Wer kennt es nicht? Wenn eine Aufforderung eines UN-Ausschusses ins Haus flattert, dann muss man natürlich erst einmal die eigene Zuständigkeit prüfen, und das kann schon einige Wochen dauern. Ich halte es ehrlich gesagt für unwahrscheinlich, dass es so eine Situation, über die in dieser Newsletter-Ausgabe berichtet wird, in der Geschichte der Bundesrepublik noch nie gegeben haben soll, so dass man Neuland betreten würde und tatsächlich wochenlang prüfen müsste. Schreiben Sie mir gerne, wenn Sie mehr wissen. Abgesehen davon geht es in dieser Newsletter-Ausgabe um Zurückweisungen an der deutschen Grenze, um Afghanistan und Syrien, um irreführende Hinweise des Bundesamts für Migration und Flüchtlinge und um die rechtliche Verschränkung von Rückkehrentscheidungen und Ausreisefristen.

**Bereitgestellte Daten:**

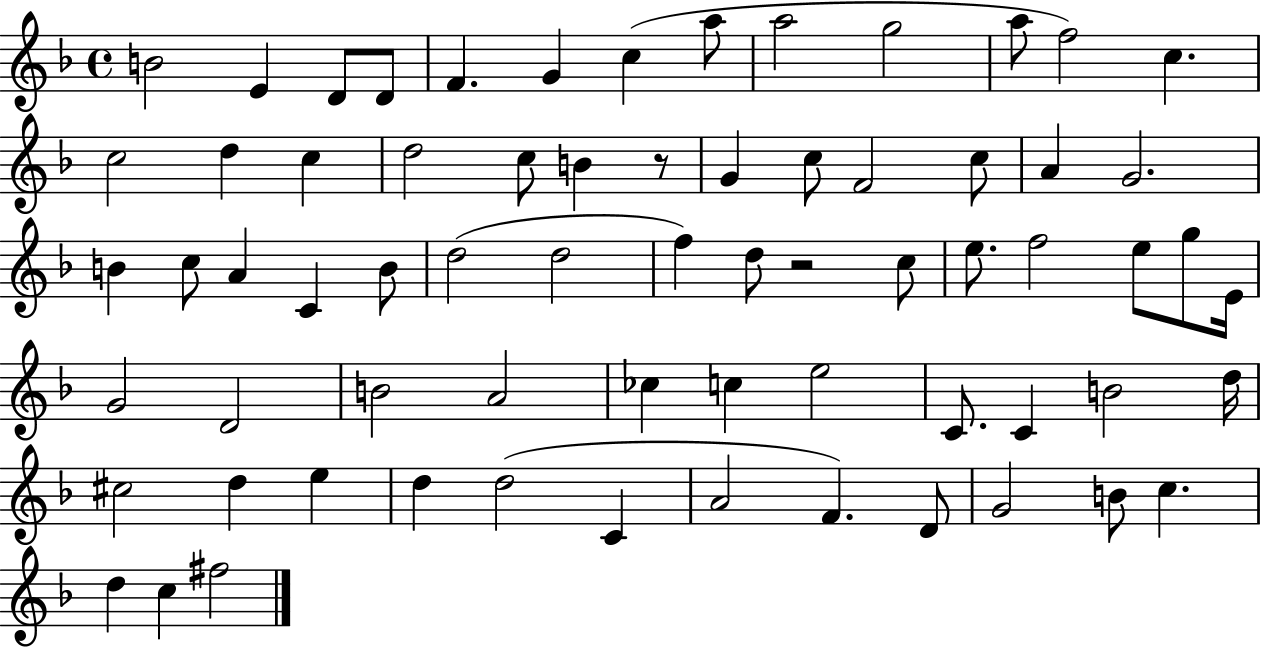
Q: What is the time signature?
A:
---
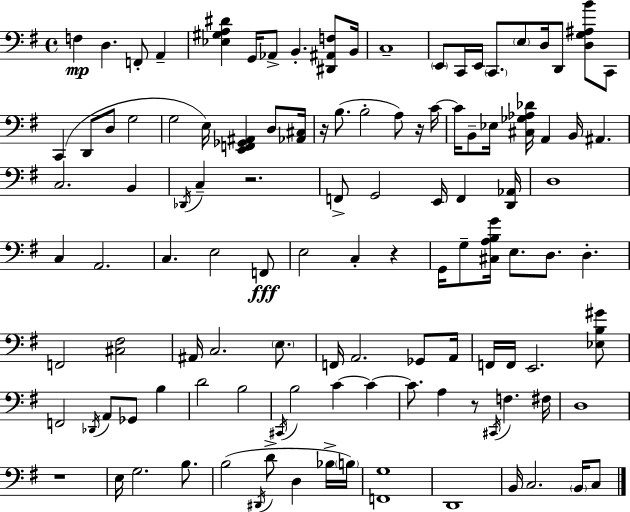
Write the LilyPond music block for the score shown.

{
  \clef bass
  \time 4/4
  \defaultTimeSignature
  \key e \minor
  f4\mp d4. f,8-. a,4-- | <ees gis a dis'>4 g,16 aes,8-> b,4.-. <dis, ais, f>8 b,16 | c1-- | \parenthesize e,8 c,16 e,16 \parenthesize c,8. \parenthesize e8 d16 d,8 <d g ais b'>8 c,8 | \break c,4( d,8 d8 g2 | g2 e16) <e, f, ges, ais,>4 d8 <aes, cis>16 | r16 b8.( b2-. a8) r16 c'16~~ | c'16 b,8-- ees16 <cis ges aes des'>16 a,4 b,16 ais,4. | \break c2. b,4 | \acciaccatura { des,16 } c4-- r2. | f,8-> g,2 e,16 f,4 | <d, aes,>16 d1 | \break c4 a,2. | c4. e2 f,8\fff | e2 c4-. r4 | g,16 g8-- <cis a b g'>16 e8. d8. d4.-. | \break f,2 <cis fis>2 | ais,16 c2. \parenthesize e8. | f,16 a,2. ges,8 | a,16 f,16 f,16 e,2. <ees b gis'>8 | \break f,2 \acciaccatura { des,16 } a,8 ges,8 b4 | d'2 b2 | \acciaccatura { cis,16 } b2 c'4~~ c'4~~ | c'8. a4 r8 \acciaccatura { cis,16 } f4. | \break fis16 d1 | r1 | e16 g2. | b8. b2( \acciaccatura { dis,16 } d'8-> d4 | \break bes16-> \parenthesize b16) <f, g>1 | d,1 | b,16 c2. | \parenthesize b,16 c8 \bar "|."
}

**Aufgaben und Übungen:**
(a) Übersetze den Satz „Schreiben Sie mir gerne, wenn Sie mehr wissen.“ aus dem Newsletter-Auszug ins Englische.
(b) Welche zwei Länder nennt der Newsletter-Auszug als Themen dieser Ausgabe?
(c) Wiederhole aus dem Newsletter-Auszug Wort für Wort alles von „Wer kennt es“ bis hinunter zu „Rückkehrentscheidungen und Ausreisefristen.“.

**Gelöste Aufgaben:**
(a) Feel free to write to me if you know more.

(b) Afghanistan und Syrien.

(c)
Wer kennt es nicht? Wenn eine Aufforderung eines UN-Ausschusses ins Haus flattert, dann muss man natürlich erst einmal die eigene Zuständigkeit prüfen, und das kann schon einige Wochen dauern. Ich halte es ehrlich gesagt für unwahrscheinlich, dass es so eine Situation, über die in dieser Newsletter-Ausgabe berichtet wird, in der Geschichte der Bundesrepublik noch nie gegeben haben soll, so dass man Neuland betreten würde und tatsächlich wochenlang prüfen müsste. Schreiben Sie mir gerne, wenn Sie mehr wissen. Abgesehen davon geht es in dieser Newsletter-Ausgabe um Zurückweisungen an der deutschen Grenze, um Afghanistan und Syrien, um irreführende Hinweise des Bundesamts für Migration und Flüchtlinge und um die rechtliche Verschränkung von Rückkehrentscheidungen und Ausreisefristen.